Lady [Sun, 27 Apr 2025 04:26:14 +0000 (00:26 -0400)]
Support inline comments
Comments work different from other inlines and have their own
processing rules.
“Empty” comments are useful primarily to break up spans of text into
discrete text nodes.
Lady [Sat, 26 Apr 2025 03:24:11 +0000 (23:24 -0400)]
Wrap results in a div
Even in the case where there is only one document, there may be
additional document comments which should be grouped alongside it and
not intermixed with any comments in the surrounding area.
For the case when there is only one document and nothing else, not
even a comment, it is probably better to still wrap the output for
consistency.
Lady [Sat, 26 Apr 2025 03:16:03 +0000 (23:16 -0400)]
Drop empty shebang documents
Previously, a shebang forced a document to be output, even if it was
empty.
However, this conflicts with the ability to add document comments at
the beginning of a document where the shebang is serving as a magic
number (for example, copyright comments):
This would create two documents, one for the shebang and a second one
for the final comment.
Now, empty documents will be dropped regardless of whether they use the
shebang or comment syntax.
Lady [Sat, 22 Mar 2025 01:45:20 +0000 (21:45 -0400)]
Enable nested tags of the same kind
Previously, the processing rules do not allow nesting an element inside
of itself: ‹ ☞︎nested ☞︎tags☜︎ like ☞︎this☜︎☜︎ › do not work as
expected.
This design choice was to (at least) appropriately handle
‹ ☞︎⟨this☜︎ weird ⟨case☜︎⟩ ›, where each inline should stop at the
first delimiter.
Correct processing starts by looking for end sigils first, not start
sigils, backtracking to the last start sigil which precedes it,
wrapping that text, and then reprocessing the entire set of nodes
until no more end sigils with matching start sigils are found.
This commit implements that behaviour, which is of course a fair bit
more complicated but should improve the results.
It also changes specifying characters by Unicode codepoint to use
curly braces rather than angle brackets, as the latter conflicted
with the angle brackets used in links.
Specifying by Unicode codepoint still isn¦t supported in links, but
the behaviour should be less surprising.
The old Unicode codepoint behaviour was probably broken also, in the
case where the codepoint was not the first character in a paragraph,
but it is fixed now.
Lady [Sat, 19 Oct 2024 17:11:12 +0000 (13:11 -0400)]
Refactor initial chunking to be line‐based
The old parsing mechanism operated primarily on large string chunks,
which were re‐parsed into lines potentially multiple times.
This refactor changes the parsing to use lines and ranges, which is a
little more verbose/complicated from an X·Path perspective (it
requires a lot of `generate-id()´ comparisons) but hopefully, on the
whole, better.
Lady [Sat, 19 Oct 2024 16:43:33 +0000 (12:43 -0400)]
Support language tag and profile
This commit provides initial support for language‐tagged Les·M·L
documents and additional document properties.
Only one property is supported: `profile´.
Language tags are themselves internally treated as properties whose
key contains spaces; property keys cannot ordinarily contain spaces
so there is no concern for confusion.
Lady [Sun, 12 May 2024 07:03:30 +0000 (03:03 -0400)]
Switch symbols for subsection and subsubsection
`❦´ is a stronger symbol than `✠´; its corresponding directional
fences `❧´ and `☙´ indicate section boundaries, while `⹐´ and `⹑´
simply enclose emphasis.

Given instruction 1
Identify every line of the records below that contains the string "sock", and copy each one. Case counts.

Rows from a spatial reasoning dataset
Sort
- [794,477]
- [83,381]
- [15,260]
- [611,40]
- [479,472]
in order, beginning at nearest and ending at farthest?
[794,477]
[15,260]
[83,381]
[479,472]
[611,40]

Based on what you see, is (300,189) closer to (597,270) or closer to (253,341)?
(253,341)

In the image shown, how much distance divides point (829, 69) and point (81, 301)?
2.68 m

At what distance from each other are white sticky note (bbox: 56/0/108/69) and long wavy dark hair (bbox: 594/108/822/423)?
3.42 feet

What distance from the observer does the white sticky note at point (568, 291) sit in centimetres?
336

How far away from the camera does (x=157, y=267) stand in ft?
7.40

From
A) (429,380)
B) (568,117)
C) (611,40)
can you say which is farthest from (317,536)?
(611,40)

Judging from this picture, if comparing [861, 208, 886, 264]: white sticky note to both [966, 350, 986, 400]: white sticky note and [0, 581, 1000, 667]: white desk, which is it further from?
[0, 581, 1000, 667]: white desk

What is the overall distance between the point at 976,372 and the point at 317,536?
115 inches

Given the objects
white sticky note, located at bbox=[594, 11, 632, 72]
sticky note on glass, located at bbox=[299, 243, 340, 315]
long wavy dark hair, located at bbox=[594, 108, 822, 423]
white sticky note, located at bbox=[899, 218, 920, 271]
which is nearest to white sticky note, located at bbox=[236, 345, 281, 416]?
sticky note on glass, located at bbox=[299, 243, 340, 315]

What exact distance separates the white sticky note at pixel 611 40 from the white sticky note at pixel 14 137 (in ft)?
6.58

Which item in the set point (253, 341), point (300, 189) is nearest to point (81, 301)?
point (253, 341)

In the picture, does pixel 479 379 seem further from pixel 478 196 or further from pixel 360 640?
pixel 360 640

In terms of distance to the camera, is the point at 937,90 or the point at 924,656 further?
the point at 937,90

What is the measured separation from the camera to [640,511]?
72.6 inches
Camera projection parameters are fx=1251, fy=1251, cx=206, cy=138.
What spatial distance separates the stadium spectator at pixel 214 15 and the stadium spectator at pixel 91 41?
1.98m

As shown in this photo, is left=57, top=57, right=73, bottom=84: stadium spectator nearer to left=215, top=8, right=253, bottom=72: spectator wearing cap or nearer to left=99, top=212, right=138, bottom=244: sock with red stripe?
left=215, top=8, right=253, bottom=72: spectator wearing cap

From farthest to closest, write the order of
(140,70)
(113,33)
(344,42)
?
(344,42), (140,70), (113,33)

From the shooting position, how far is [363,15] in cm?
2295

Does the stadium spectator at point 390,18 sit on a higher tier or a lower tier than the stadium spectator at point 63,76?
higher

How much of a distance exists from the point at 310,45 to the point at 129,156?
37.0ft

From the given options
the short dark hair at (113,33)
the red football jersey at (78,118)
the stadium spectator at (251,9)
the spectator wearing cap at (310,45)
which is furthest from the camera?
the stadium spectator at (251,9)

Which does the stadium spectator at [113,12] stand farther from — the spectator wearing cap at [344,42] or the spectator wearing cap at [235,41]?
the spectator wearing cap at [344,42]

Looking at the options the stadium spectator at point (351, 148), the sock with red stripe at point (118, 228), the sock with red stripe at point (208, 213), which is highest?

Given instruction 2
Using the commit log, say whether each statement agrees with it, answering yes or no and quoting the deciding words: (a) A shebang still forces an empty document to be output. (b) Characters specified by Unicode codepoint now use curly braces. (c) Only one document property is supported.

Answer 1
As shown in this photo, is left=57, top=57, right=73, bottom=84: stadium spectator nearer to left=215, top=8, right=253, bottom=72: spectator wearing cap or nearer to left=99, top=212, right=138, bottom=244: sock with red stripe?
Looking at the options the stadium spectator at point (351, 148), the sock with red stripe at point (118, 228), the sock with red stripe at point (208, 213), which is highest?

Answer 2
(a) No: "Now, empty documents will be dropped regardless of whether they use the shebang or comment syntax."
(b) Yes: "It also changes specifying characters by Unicode codepoint to use curly braces rather than angle brackets"
(c) Yes: "Only one property is supported"